Indeed, this approach was just as effective as simultaneous combination treatment, even at 37°C. Every organoid treated with MMC followed by the DDR inhibitor showed a significant inhibition of regrowth. These results suggest that DDR inhibitors might be valuable not only during MMC treatment but also as an adjuvant therapy after HIPEC, a possibility that could be more practical and safer for patients.

In summary, our results show that peritoneal metastasis-derived organoids can be completely eradicated when MMC treatment is followed by inhibition of ATR or related DNA damage response kinases. These findings suggest that DDR inhibitors may have potential as adjuvant therapy to reduce recurrence after CRS-HIPEC and warrant further investigation in clinical settings

Limitations and Next Steps

While our results are encouraging, they are still preclinical. Key questions to be explored in further research include: Will DDR inhibitors be safe and tolerable when used shortly after HIPEC? How long should treatment last, and at what dose? And which drug will be best? Careful clinical testing will tell whether DDR inhibition can benefit PM-CRC patients treated with MMC in the clinic.

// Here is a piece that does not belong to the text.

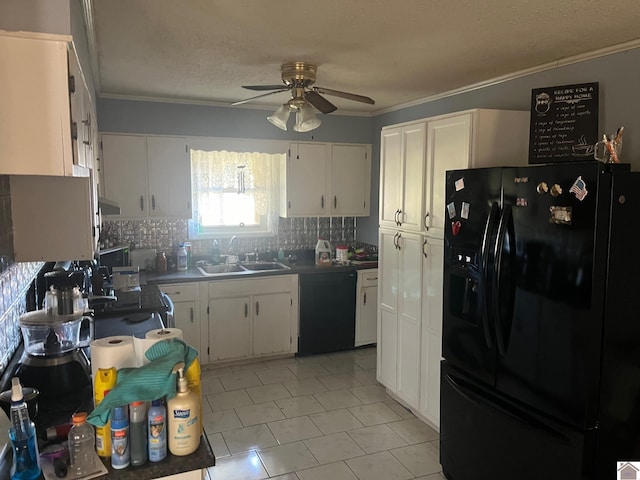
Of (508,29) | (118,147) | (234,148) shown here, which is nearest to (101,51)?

A Step Toward Reducing Recurrence in Peritoneal Metastases

CRS-HIPEC remains one of the most aggressive treatments in cancer care, yet recurrence rates are dishearteningly high. Our study suggests that this may not be an unsolvable problem. By pairing established chemotherapy with emerging DDR-targeting drugs, we may be able to strike tumor cells harder, enough to really wipe them out.

While much more research is needed, this work provides a foundation for rethinking how we approach recurrence prevention in peritoneal metastases since monotherapies do not seem sufficient.